El Ayuntamiento del Distrito Nacional, al referirse a las importadoras de la calle José Martí, advirtió hoy que no permitirá el uso de toldos, maniquíes y exhibidores en las aceras, porque obstaculizan el libre tránsito de los peatones.
El director de Comunicaciones y Relaciones Públicas del cabildo de la Capital, José Miguel Carrión, al referirse al tema fue enfático al aclarar que en la calle José Martí se están retirando los maniquíes, exhibidores y los toldos que contaminan el espacio y no desalojando a los importadores.
Dijo que no es posible que en los actuales momentos actuales todavía estos negocios obstaculicen el transito de las personas ocupando las aceras con esos objetos.
Argumentó que debido a que las aceras están ocupadas en la calle José Martí, los transeúntes son presas fáciles de los carteristas y ladrones por el poco espacio que les queda para transitar.
Explicó que en esa y otras vías de la capital la corporación edilicia de la capital quiere letreros amigables con el medio ambiente.
Sobre las protestas, Carrión expresó que estas se deben a que cada quien quiere hacer lo que le baja la gana en el Distrito Nacional.

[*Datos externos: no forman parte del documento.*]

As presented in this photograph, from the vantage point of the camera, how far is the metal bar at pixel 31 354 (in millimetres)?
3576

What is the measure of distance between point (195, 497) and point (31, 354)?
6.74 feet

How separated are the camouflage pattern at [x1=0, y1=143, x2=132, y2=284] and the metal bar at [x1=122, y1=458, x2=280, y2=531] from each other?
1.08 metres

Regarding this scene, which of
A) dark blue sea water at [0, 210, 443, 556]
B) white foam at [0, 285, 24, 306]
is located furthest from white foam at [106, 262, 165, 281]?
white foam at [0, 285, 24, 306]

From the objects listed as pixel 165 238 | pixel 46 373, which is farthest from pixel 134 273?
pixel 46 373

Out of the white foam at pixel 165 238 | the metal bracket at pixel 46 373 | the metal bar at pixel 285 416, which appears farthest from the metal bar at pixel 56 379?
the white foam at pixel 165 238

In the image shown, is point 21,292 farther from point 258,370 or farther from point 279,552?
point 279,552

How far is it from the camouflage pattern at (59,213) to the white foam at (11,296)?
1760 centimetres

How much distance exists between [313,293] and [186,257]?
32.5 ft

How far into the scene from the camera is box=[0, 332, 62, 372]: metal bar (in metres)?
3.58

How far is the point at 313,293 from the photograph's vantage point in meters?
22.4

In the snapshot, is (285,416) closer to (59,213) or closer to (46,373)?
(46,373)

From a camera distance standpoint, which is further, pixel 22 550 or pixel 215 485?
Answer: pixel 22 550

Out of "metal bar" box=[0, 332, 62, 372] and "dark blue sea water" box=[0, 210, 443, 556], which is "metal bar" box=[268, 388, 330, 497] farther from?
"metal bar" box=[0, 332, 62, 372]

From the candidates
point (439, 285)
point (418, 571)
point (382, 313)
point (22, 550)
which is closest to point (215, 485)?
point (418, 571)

Deploró que los importadores que escenificaron las protestas ayer arrojaran desperdicios en la calle para similar que el cabildo no recoge los desperdicios.
Sin embargo, informó que los importadores de la calle José Martí, pidieron un compás de espera al cabildo de la Capital con la finalidad de ellos hacer una propuesta para resolver la situación en esa vía.

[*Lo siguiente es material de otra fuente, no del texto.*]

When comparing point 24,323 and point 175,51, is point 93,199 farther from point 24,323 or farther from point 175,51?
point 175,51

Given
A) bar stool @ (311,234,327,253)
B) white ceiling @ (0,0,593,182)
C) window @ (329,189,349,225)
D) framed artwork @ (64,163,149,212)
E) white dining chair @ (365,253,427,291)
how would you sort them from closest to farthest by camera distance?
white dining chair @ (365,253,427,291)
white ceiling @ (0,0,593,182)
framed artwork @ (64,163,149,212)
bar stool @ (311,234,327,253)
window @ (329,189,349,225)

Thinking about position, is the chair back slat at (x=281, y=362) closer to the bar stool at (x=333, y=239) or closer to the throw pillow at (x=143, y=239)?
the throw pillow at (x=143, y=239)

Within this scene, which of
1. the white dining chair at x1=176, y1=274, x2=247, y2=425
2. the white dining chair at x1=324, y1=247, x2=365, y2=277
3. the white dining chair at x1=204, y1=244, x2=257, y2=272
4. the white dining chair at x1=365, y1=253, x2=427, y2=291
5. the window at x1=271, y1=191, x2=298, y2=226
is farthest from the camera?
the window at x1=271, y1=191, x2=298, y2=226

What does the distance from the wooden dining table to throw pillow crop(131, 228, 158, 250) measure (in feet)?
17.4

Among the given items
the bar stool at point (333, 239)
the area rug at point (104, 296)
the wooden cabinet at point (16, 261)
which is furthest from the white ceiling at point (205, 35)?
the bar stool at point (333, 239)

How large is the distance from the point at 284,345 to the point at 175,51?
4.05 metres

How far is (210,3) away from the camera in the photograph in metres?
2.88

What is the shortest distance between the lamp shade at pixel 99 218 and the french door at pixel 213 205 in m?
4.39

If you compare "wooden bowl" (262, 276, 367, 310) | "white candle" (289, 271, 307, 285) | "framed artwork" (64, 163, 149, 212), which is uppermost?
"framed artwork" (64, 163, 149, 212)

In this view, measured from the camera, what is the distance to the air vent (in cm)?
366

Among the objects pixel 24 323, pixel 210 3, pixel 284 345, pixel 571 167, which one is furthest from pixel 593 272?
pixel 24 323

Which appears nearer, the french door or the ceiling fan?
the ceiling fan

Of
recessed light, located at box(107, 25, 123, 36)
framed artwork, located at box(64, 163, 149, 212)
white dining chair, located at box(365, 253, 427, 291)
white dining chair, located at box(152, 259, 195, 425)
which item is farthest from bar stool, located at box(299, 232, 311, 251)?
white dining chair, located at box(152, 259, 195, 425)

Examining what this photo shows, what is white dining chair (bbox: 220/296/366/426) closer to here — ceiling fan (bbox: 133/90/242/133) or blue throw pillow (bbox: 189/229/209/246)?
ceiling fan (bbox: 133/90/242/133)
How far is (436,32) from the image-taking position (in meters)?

José Miguel Carrión sostuvo que estos momentos se está a la espera de que los importadores presenten la propuesta al ayuntamiento para luego será analizada por la corporación edilicia.
Ayer más de 500 negocios de la calle José Martí cerraron sus puertas, quemaron neumáticos y lanzaron desperdicios a las calles en protesta por las medidas del ayuntamiento que busca despejar la zona.
Los propietarios de importadores realizaron protestas los días lunes y martes, pero ayer los agentes de la Policía Nacional respondieron con disparos y bombas lacrimógenas y apresaron por al menos una docena de jóvenes, que luego fueron despachados.
Además del cierre de todos los negocios de la José Martí, los establecimientos de las calles adyacentes, desde la avenida 27 de Febrero hasta la calle Federico Velásquez, despacharon sus empleados.